St. Mark’s account of Jesus’ 40-day experience in the desert with its emphasis on prayer and fasting, on spiritual renewal and self-denial, is certainly an appropriate start for Lent. Yet believers may briefly skip ahead to the Easter season where the Risen Christ, victorious over Satan on Calvary, would remain for forty days encouraging and strengthening his apostles and disciples until he would finally return to the Father on Ascension Day. Once again, 40 days signaled spiritual renewal, this time on a world-wide scale.
Scripture commentators often point out that the Bible’s forty day episodes, whether they involve Noah or Moses or Jonah or Christ, always highlight human reliance on God’s sustaining power while facing a challenging situation. God mysteriously allows select believers to endure these lengthy ordeals in order to seal their relationship with him by relying more on God’s help in perplexing circumstances rather than their own resources. These double score periods in the Bible show that even puzzling times allow humans to grow spiritually just as long as we rely on God’s grace during such trying intervals. The forty day’s endurance will often accompany some important moral or social purpose, such as renewing society, confronting public evil or strengthening a community’ faith.
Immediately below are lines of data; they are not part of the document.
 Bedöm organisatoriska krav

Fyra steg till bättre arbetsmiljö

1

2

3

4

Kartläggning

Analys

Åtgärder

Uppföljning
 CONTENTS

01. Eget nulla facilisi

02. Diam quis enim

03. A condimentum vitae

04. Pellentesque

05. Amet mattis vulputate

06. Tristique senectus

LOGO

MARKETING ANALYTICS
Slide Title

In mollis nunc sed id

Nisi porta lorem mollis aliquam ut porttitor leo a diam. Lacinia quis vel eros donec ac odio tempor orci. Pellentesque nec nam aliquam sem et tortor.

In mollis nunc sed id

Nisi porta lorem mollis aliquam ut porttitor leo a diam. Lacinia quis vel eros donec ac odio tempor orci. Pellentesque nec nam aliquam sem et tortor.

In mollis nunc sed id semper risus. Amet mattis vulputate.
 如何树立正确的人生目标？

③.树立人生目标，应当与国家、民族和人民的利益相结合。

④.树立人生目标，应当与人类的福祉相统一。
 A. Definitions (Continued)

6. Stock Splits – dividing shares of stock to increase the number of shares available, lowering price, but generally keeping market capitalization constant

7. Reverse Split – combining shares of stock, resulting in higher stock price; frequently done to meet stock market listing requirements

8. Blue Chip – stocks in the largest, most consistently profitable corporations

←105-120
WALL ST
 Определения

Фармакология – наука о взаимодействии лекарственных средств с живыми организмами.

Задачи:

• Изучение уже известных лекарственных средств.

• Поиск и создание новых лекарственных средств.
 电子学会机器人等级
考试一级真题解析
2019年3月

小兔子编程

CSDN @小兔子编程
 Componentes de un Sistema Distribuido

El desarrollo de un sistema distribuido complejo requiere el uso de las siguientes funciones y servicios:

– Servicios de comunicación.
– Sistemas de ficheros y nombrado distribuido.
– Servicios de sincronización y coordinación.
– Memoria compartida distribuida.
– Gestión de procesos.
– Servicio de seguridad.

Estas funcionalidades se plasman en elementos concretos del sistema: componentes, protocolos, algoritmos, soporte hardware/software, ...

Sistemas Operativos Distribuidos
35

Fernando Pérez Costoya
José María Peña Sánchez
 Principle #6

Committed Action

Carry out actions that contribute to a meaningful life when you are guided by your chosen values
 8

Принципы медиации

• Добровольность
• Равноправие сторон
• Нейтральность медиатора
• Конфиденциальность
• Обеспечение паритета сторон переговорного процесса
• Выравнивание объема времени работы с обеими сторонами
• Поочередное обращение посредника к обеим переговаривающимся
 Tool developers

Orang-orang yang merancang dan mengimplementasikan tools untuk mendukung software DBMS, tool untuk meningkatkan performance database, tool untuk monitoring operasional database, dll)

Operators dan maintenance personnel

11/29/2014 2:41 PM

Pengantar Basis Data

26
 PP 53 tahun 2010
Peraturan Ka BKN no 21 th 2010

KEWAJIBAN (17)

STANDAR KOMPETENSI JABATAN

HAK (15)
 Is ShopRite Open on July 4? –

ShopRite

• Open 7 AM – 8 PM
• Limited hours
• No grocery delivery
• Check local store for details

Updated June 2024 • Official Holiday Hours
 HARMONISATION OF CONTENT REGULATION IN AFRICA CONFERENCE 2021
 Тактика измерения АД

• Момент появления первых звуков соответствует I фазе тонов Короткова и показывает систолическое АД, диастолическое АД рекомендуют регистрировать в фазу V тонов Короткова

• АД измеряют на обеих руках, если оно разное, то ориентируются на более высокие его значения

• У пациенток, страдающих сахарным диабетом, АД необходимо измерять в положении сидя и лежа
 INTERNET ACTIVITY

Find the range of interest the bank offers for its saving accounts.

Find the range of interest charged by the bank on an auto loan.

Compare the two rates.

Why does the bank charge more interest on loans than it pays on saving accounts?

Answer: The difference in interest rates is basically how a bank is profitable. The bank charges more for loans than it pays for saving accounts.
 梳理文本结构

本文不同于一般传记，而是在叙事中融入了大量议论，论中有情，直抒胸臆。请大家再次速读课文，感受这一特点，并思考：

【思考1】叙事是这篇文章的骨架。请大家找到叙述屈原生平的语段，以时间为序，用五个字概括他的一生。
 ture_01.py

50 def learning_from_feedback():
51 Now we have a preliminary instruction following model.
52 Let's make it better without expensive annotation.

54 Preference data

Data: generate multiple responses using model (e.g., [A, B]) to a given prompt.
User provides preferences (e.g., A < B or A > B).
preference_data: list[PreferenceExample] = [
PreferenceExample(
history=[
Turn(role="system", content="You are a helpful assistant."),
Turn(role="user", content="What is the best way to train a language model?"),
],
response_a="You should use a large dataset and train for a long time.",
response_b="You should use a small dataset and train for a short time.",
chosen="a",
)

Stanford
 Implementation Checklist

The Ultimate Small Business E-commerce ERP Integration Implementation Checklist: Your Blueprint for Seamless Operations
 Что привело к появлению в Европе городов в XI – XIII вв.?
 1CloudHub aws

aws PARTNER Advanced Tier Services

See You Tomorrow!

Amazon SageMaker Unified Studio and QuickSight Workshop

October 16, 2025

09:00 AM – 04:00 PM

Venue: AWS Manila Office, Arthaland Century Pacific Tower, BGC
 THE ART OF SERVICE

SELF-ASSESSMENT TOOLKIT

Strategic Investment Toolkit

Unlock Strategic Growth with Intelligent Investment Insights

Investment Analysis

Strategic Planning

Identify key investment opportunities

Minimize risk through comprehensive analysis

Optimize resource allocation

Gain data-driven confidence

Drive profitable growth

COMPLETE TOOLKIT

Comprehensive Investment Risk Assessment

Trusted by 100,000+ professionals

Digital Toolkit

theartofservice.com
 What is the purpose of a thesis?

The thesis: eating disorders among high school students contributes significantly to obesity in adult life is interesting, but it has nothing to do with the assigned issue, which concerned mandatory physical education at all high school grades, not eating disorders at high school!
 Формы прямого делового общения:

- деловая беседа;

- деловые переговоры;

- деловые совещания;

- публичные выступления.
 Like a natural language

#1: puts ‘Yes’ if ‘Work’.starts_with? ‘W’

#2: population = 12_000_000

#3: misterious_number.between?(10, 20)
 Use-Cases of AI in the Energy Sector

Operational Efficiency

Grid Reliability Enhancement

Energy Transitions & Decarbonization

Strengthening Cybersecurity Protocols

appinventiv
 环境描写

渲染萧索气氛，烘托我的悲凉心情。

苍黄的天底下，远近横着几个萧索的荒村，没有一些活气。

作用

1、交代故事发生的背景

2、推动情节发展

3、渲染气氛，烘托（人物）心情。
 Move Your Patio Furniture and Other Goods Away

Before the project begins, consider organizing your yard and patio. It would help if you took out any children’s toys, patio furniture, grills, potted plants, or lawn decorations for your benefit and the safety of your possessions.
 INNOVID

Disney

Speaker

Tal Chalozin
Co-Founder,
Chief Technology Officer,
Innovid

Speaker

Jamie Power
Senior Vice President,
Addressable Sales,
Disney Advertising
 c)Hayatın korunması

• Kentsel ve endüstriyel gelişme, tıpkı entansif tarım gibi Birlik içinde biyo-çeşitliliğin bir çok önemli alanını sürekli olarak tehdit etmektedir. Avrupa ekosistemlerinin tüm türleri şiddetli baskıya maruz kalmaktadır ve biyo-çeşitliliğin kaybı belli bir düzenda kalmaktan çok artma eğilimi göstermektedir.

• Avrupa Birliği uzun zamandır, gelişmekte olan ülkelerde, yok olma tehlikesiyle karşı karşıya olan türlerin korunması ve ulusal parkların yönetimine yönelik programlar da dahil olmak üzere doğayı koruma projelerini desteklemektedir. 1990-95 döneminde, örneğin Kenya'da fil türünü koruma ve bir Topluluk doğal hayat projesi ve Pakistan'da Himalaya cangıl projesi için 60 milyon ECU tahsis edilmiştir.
It is often also noted that these 40 day periods especially highlight God’s patience with us. God takes his time, one author noted, even with sinners. By often using 40-day episodes to symbolize periods of spiritual growth in the Bible, God is sending a message that growing spiritually is always a process, always a sojourn that takes time to complete. God is ever at work in our lives, but the Bible’s 40-day episodes symbolize those special times when God offers an opportunity to focus less on our own resources and more intensely on his strength. The Church’s season of Lent continues this opportunity.